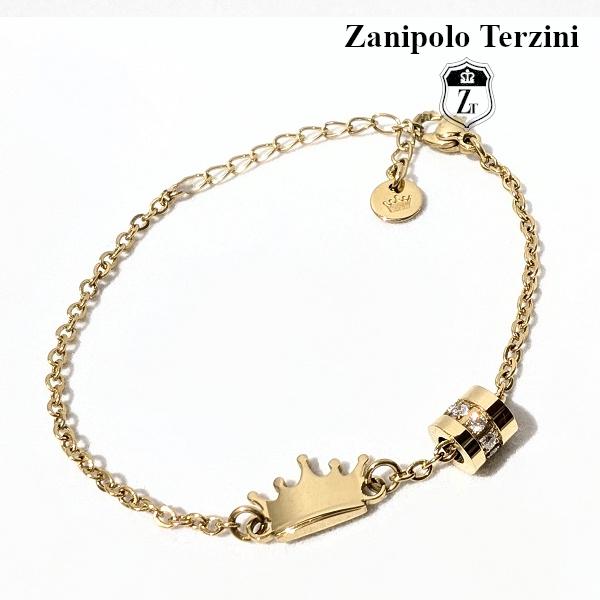 Zanipolo Terzini ブレスレット クラウンプレート 　ザニポロタルツィーニ サージカルステンレス 金属アレルギー対応 シンプル メンズ レディース ペアアクセ | Zanipolo Terzini | 03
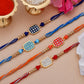 trueBrowns X Voylla Set of 4 Colorful Meenakari Enamel Work Rakhi | Swadesiicart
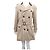 Burberry Gabardina Kensington Castaño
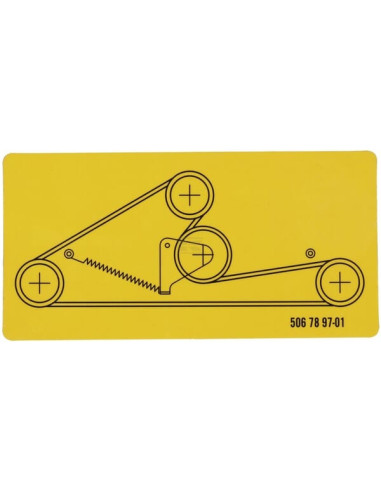Autocollant d’origine Husqvarna - pour PR17, PROFLEX 18, PROFLEX 20 - 506789701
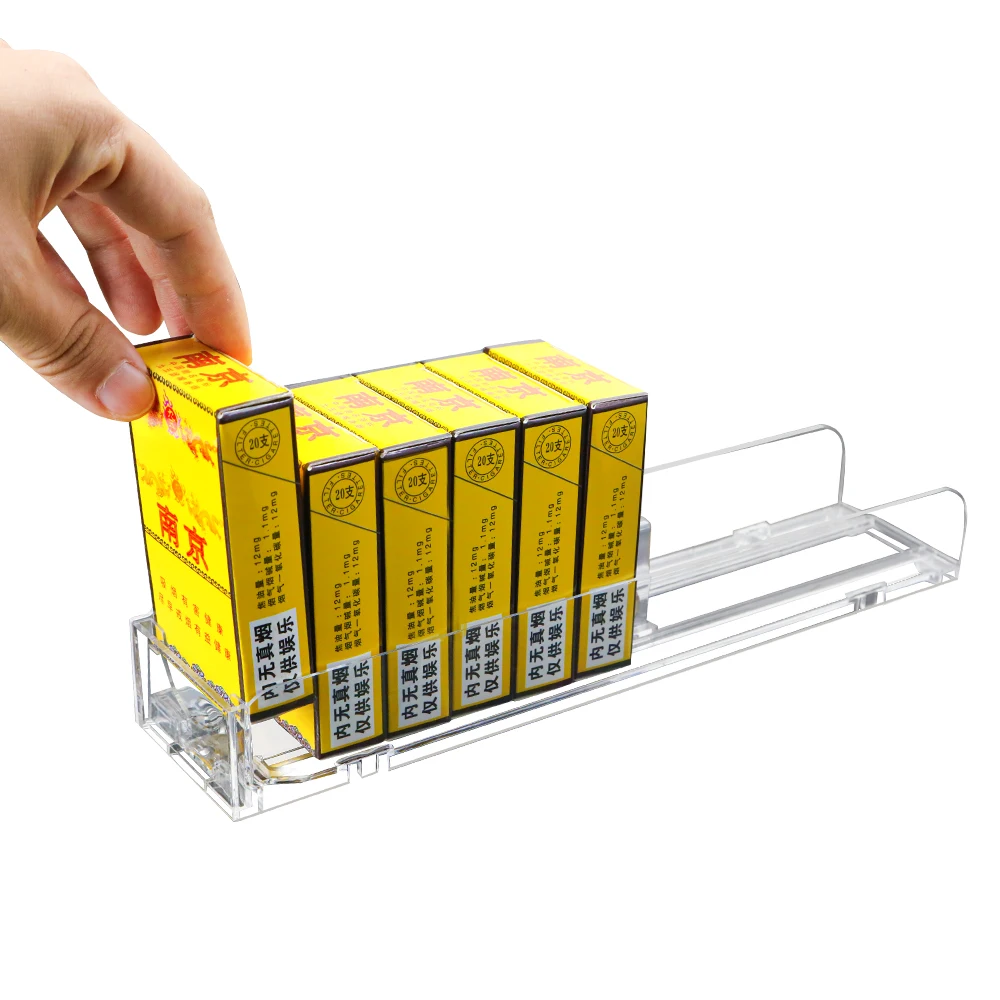 Factory Price Retail Supermarket Spring Loaded Tobacco Shelf Pusher System Divider Cigarette Pusher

◆ PROBLEM TO WORK ON
Copy out the lines above in full and unaltered, apart from the pictures.

◆ RESULT FOR THIS EXERCISE
 Zanipolo Terzini ブレスレット クラウンプレート 　ザニポロタルツィーニ サージカルステンレス 金属アレルギー対応 シンプル メンズ レディース ペアアクセ | Zanipolo Terzini | 03
 trueBrowns X Voylla Set of 4 Colorful Meenakari Enamel Work Rakhi | Swadesiicart
 Burberry Gabardina Kensington Castaño
Autocollant d’origine Husqvarna - pour PR17, PROFLEX 18, PROFLEX 20 - 506789701
 Factory Price Retail Supermarket Spring Loaded Tobacco Shelf Pusher System Divider Cigarette Pusher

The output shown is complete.